→ Given problem
Rewrite the material below, swapping "utility pole" for "power pole" and leaving everything else unchanged. Omit the pictures.

→ Data provided
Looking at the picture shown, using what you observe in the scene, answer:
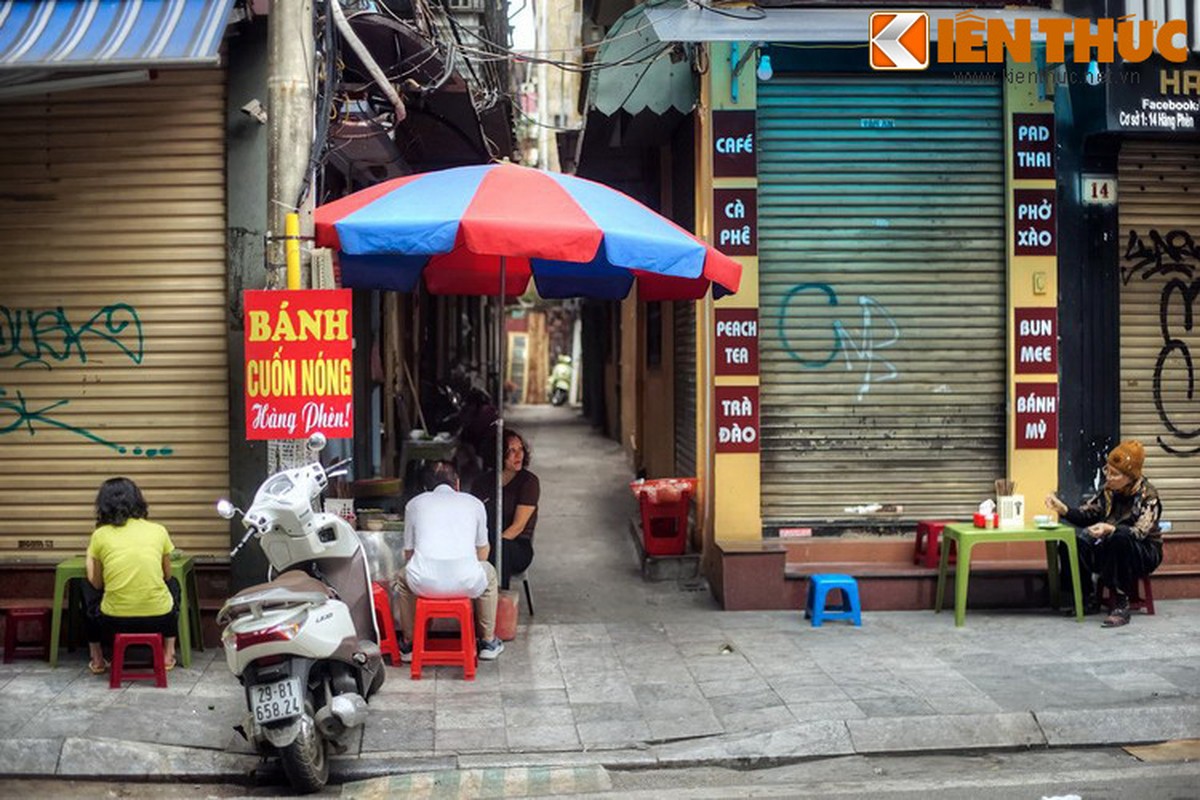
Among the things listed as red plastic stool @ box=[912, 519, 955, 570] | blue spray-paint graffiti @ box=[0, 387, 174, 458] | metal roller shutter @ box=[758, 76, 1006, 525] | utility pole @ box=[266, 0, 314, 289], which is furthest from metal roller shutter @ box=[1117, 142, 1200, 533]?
blue spray-paint graffiti @ box=[0, 387, 174, 458]

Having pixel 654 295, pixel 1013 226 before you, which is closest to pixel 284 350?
pixel 654 295

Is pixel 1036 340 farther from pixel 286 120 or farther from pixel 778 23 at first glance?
pixel 286 120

→ Exercise result
Looking at the picture shown, using what you observe in the scene, answer:
Among the things listed as red plastic stool @ box=[912, 519, 955, 570] | blue spray-paint graffiti @ box=[0, 387, 174, 458] | metal roller shutter @ box=[758, 76, 1006, 525] | power pole @ box=[266, 0, 314, 289], which is furthest from metal roller shutter @ box=[1117, 142, 1200, 533]?
blue spray-paint graffiti @ box=[0, 387, 174, 458]

Having pixel 654 295, pixel 1013 226 before you, which is closest to pixel 284 350?
pixel 654 295

Is pixel 1036 340 farther from pixel 286 120 or farther from pixel 778 23 at first glance?
pixel 286 120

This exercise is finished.